UltraRapid Communication |
Exogenous High-Mobility Group Box 1 Protein Induces Myocardial Regeneration After Infarction via Enhanced Cardiac C-Kit+ Cell Proliferation and Differentiation
From the Laboratorio di Patologia Vascolare, Istituto Dermopatico dell’Immacolata, Istituto di Ricovero e Cura a Carattere Scientifico (F.L., A.Z., O.L., M.C.C.), Rome, Italy; Laboratorio di Biologia Vascolare e Terapia Genica, Centro Cardiologico Fondazione Monzino, Istituto di Ricovero e Cura a Carattere Scientifico (A.G., A.Di.C., G.P.), Milan, Italy; Fondazione Santa Lucia (G.B., L.B.), Rome, Italy; Department of Molecular Biology and Functional Genomics, San Raffaele Research Institute (R.P., S.M.), Milan, Italy; Department of Medicine, New York Medical College (J.K., R.R., P.A.), Valhalla, New York; San Raffaele University (M.E.B.), Milan, Italy.

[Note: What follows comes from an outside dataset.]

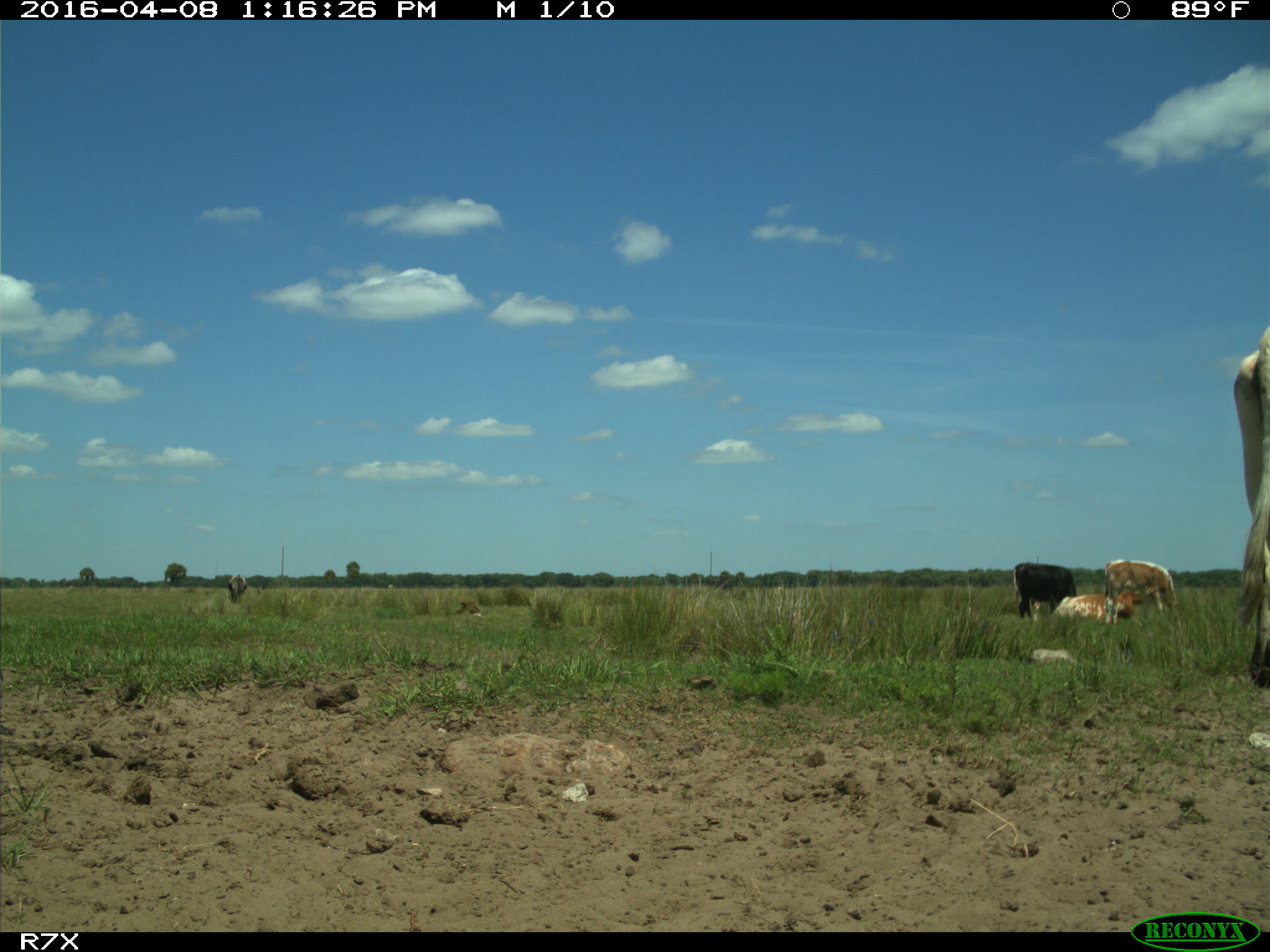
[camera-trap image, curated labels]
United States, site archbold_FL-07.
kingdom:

Correspondence to Maurizio C. Capogrossi, Laboratorio di Patologia Vascolare, Istituto Dermopatico dell’Immacolata-IDI, Via dei Monti di Creta 104, 00167 Rome, Italy. E-mail capogrossi{at}idi.it
High-mobility group box 1 protein (HMGB1) is a chromatin protein that is released by inflammatory and necrotic cells. Extracellular HMGB1 signals tissue damage, stimulates the secretion of proinflammatory cytokines and chemokines, and modulates stem cell function. The present study examined exogenous HMGB1 effect on mouse left-ventricular function and myocyte regeneration after infarction. Myocardial infarction was induced in C57BL/6 mice by permanent coronary artery ligation. After 4 hours animals were reoperated and 200 ng of purified HMGB1 was administered in the peri-infarcted left ventricle. This intervention resulted in the formation of new myocytes within the infarcted portion of the wall. The regenerative process involved the proliferation and differentiation of endogenous cardiac c-kit+ progenitor cells. Circulating c-kit+ cells did not significantly contribute to HMGB1-mediated cardiac regeneration. Echocardiographic and hemodynamic parameters at 1, 2, and 4 weeks demonstrated a significant recovery of cardiac performance in HMGB1-treated mice. These effects were not observed in infarcted hearts treated either with the unrelated protein glutathione S-transferase or a truncated form of HMGB1. Thus, HMGB1 appears to be a potent inducer of myocardial regeneration following myocardial infarction.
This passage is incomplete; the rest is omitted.